● **What you need to do**
Your task is to copy each line in the listing that includes the word "Read".

*** Begin section ***

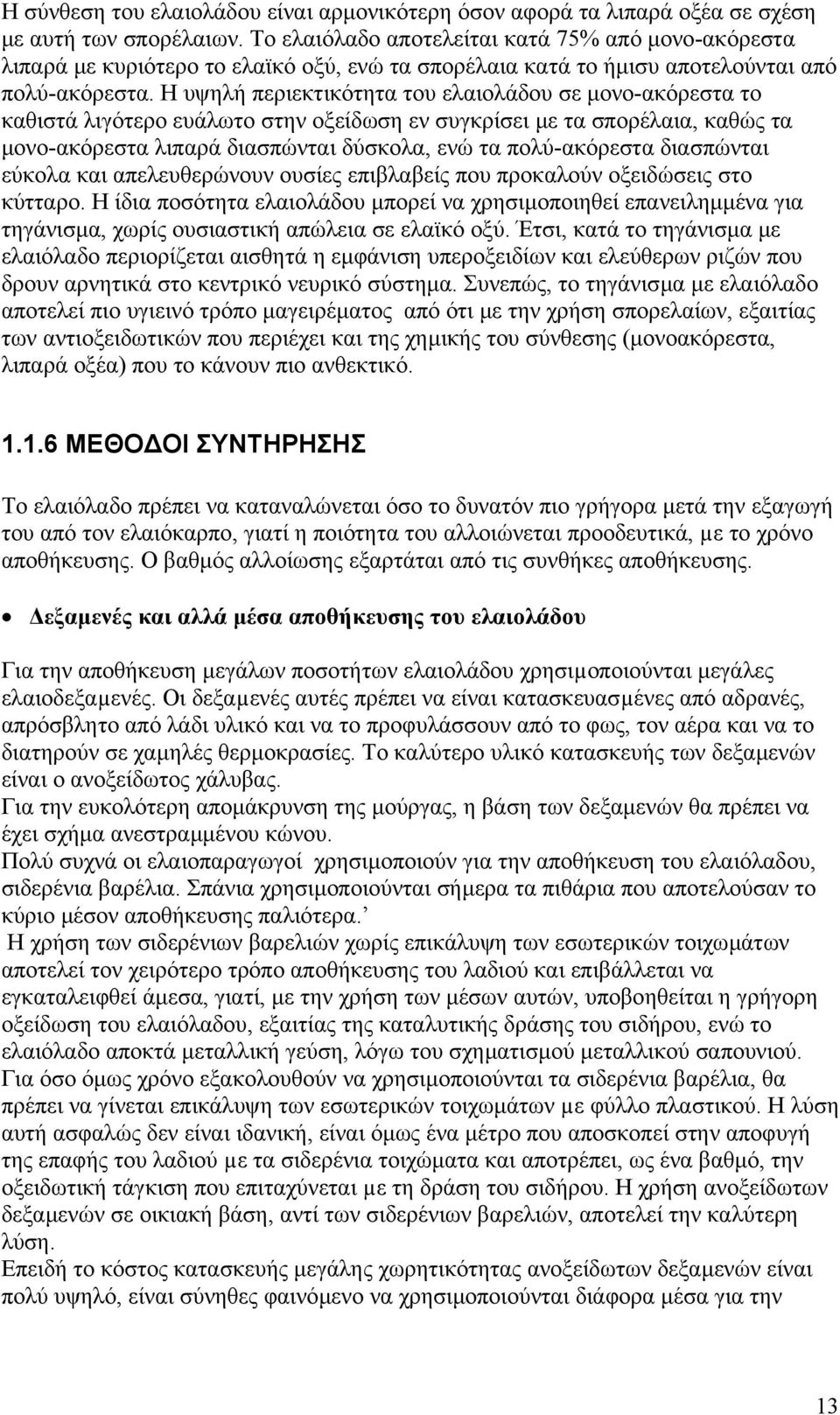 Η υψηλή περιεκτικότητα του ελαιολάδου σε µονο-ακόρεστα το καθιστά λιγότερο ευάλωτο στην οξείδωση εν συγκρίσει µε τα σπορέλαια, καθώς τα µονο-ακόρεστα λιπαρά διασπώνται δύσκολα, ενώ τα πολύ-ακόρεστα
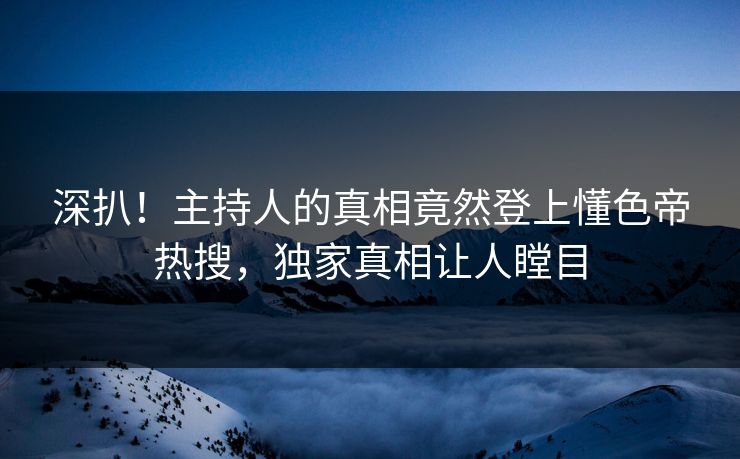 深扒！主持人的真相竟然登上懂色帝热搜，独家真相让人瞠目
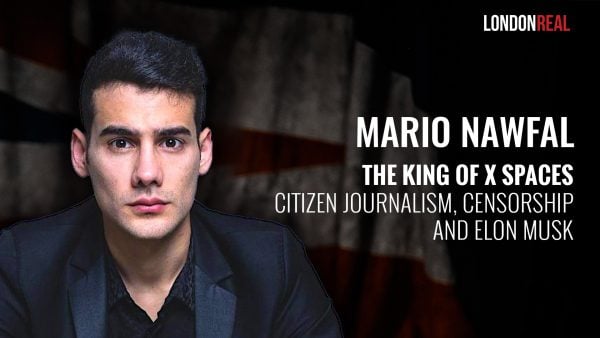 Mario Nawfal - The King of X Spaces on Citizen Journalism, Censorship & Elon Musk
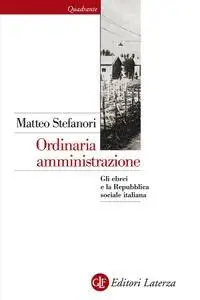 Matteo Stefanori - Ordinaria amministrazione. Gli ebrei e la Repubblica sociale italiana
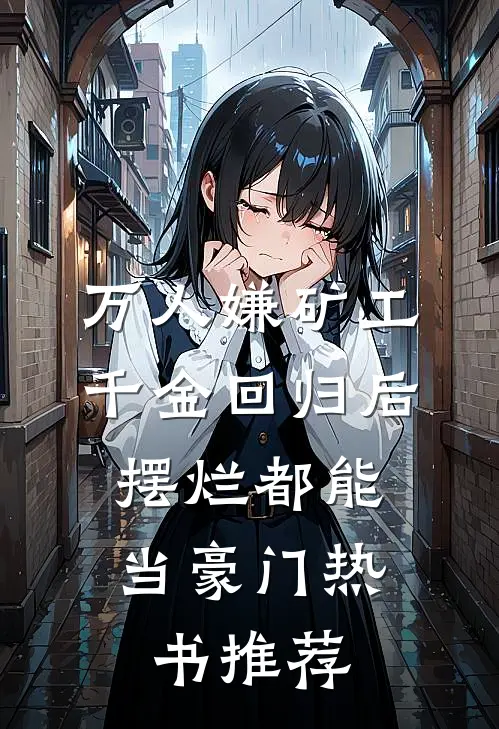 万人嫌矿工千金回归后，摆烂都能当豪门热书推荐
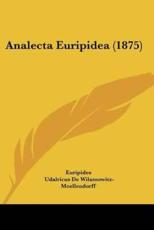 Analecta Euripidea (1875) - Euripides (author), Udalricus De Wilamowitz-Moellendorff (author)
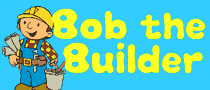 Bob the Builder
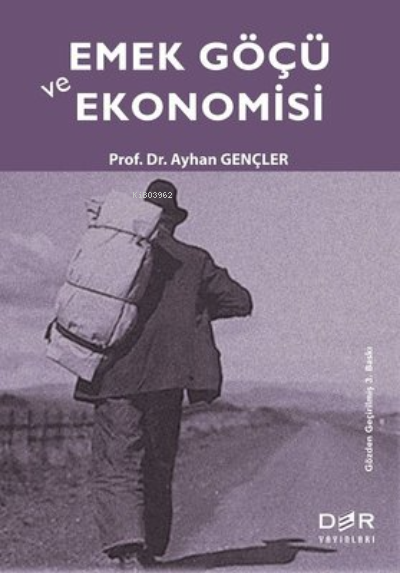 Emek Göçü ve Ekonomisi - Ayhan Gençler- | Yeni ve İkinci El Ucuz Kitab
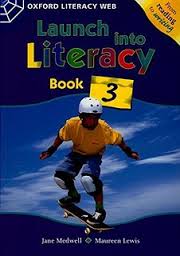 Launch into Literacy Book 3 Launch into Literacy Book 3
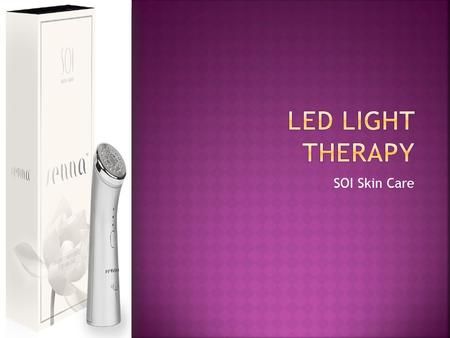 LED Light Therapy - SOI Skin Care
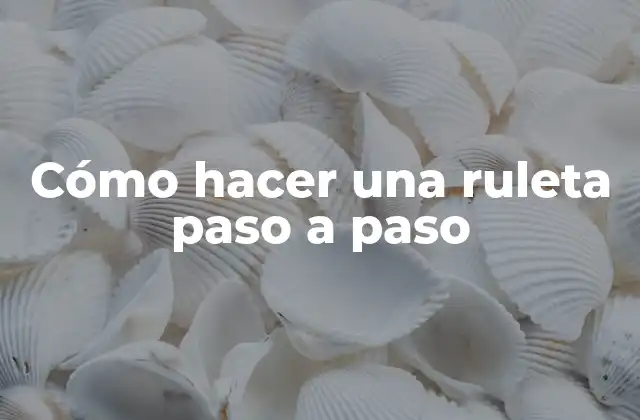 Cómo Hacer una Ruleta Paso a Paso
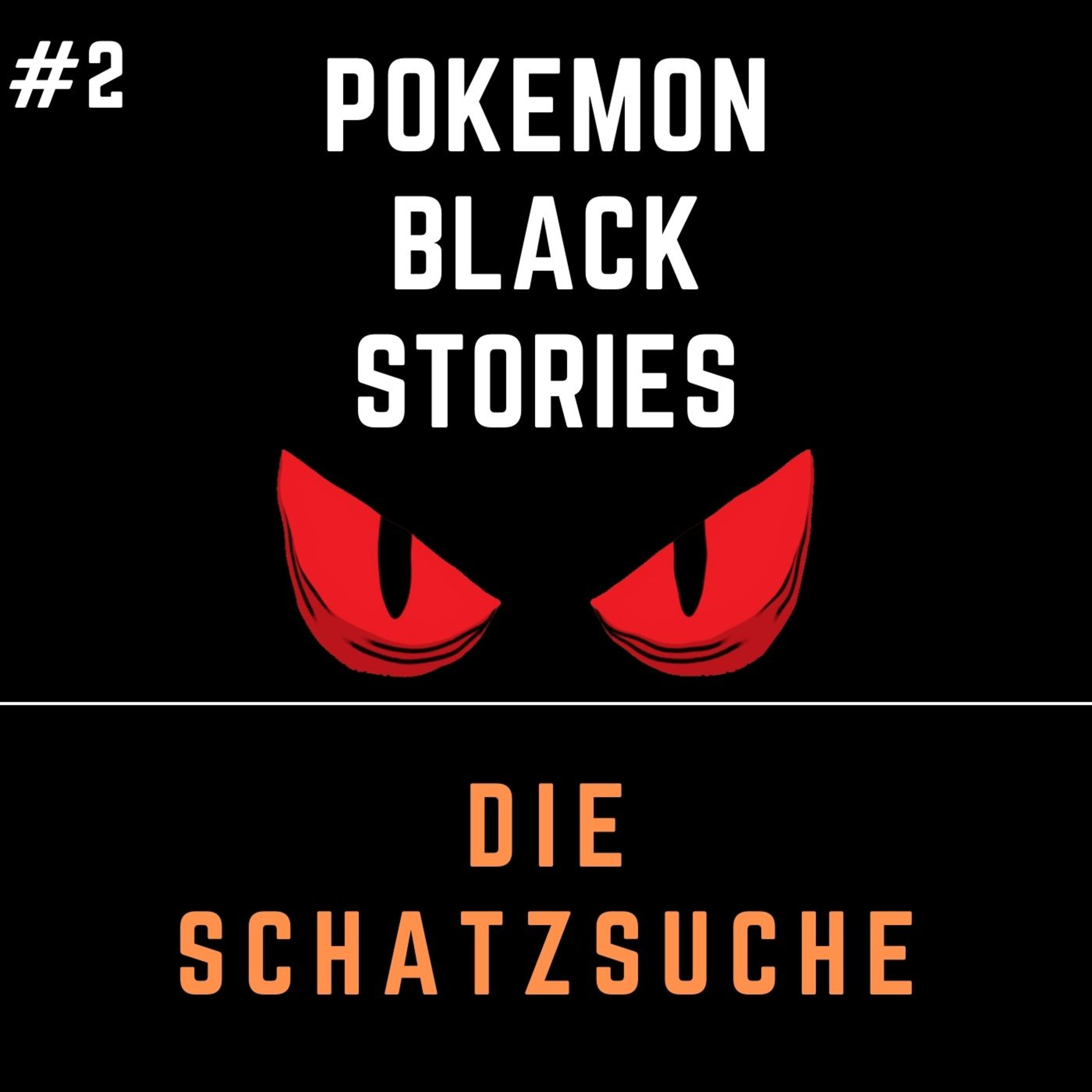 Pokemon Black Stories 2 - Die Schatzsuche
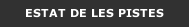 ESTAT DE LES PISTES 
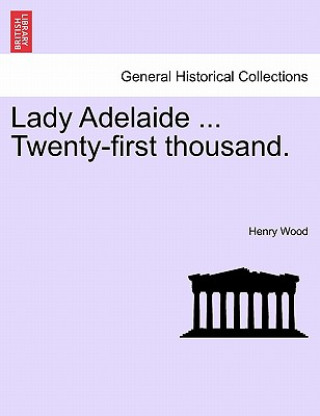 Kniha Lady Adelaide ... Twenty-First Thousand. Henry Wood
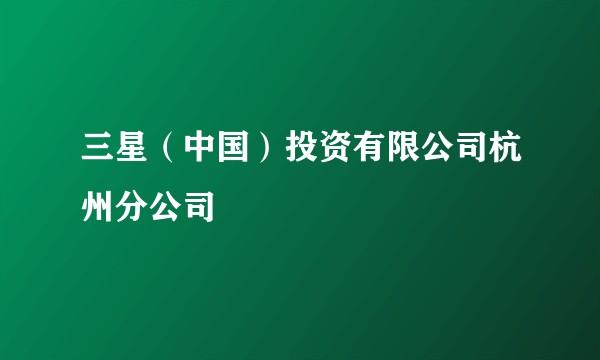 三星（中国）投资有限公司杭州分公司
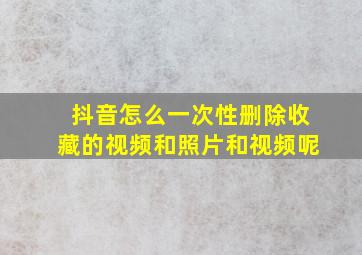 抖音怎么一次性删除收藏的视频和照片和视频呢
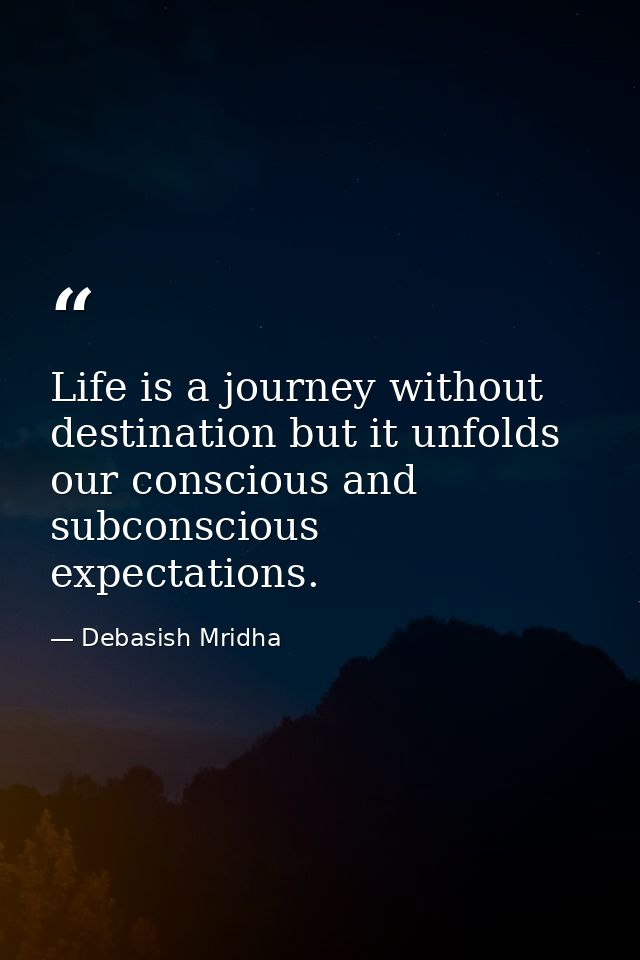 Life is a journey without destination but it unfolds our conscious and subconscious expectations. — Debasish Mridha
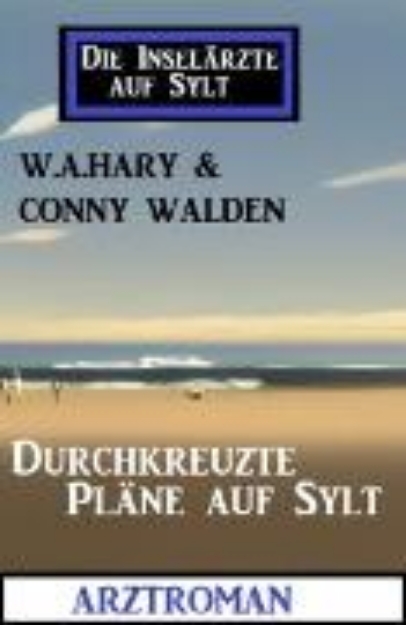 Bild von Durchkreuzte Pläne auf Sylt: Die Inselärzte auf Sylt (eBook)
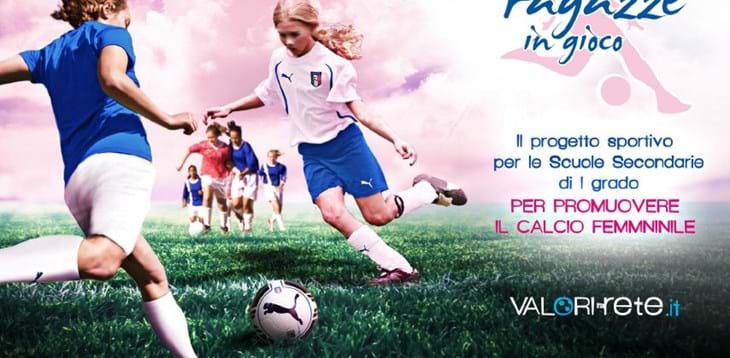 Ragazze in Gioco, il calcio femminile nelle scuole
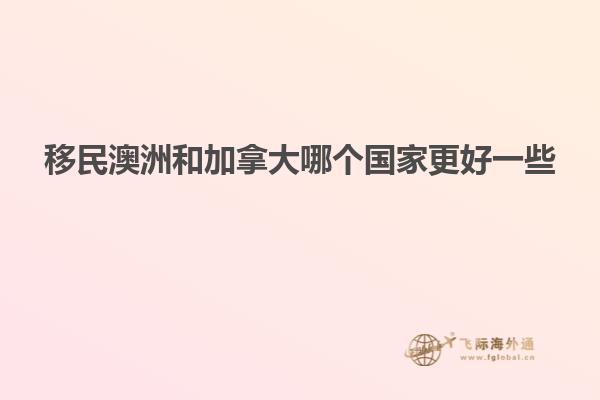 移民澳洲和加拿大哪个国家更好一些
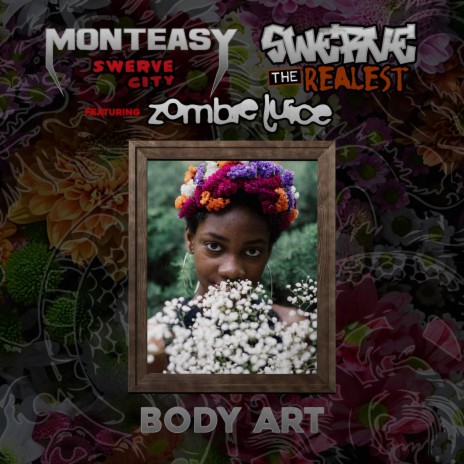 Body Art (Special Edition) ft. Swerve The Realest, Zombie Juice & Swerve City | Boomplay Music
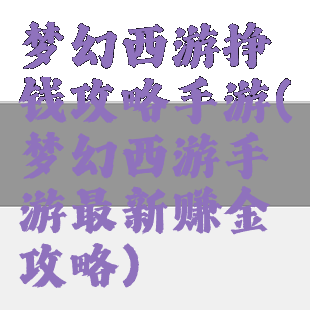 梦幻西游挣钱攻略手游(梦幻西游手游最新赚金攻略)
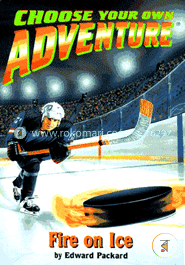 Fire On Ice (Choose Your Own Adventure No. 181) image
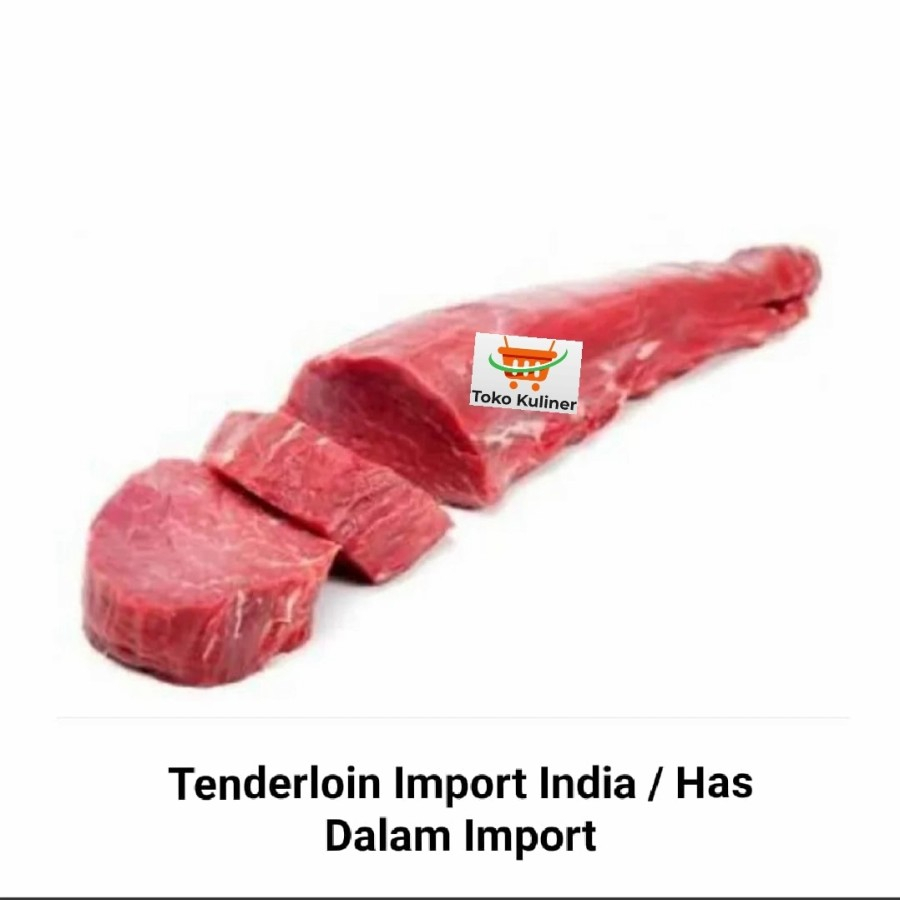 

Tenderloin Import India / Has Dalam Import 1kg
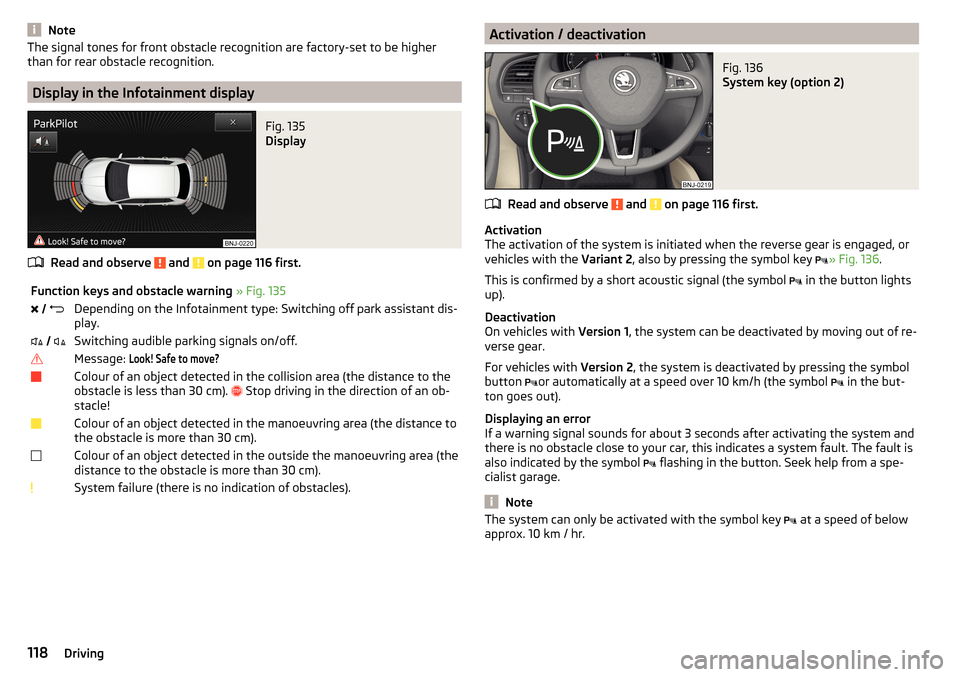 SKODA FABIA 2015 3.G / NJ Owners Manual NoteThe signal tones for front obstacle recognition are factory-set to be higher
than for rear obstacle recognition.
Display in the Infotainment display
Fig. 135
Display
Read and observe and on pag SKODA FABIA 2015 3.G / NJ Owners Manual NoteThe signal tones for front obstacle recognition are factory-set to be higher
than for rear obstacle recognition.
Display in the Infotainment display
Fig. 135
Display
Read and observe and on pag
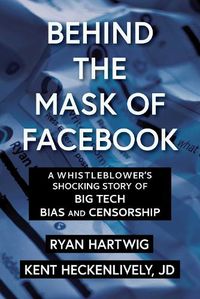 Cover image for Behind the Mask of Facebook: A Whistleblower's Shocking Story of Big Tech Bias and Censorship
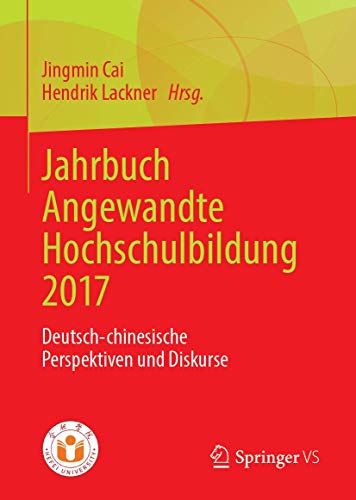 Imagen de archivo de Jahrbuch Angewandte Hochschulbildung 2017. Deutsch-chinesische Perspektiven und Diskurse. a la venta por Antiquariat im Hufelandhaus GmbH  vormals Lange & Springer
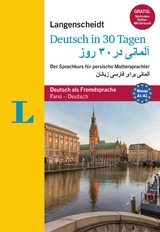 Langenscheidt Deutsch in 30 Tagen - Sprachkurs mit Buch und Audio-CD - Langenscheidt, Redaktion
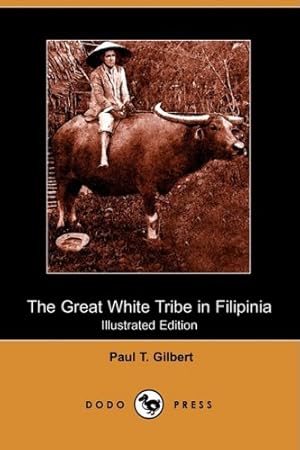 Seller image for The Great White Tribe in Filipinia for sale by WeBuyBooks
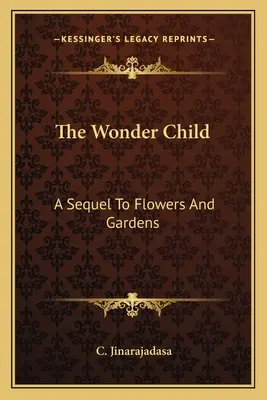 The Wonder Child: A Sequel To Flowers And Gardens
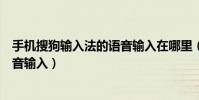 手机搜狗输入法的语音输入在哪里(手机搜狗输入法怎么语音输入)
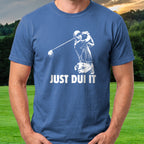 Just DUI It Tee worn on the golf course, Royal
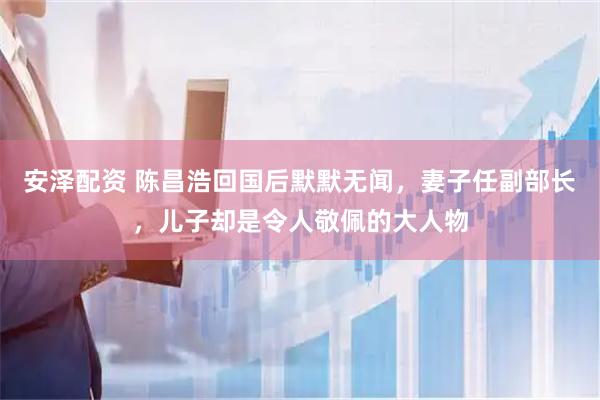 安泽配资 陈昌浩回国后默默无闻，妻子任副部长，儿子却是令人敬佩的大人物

*** End section ***

● **Reply**
Read and observe and on pag SKODA FABIA 2015 3.G / NJ Owners Manual NoteThe signal tones for front obstacle recognition are factory-set to be higher
Read and observe and on pag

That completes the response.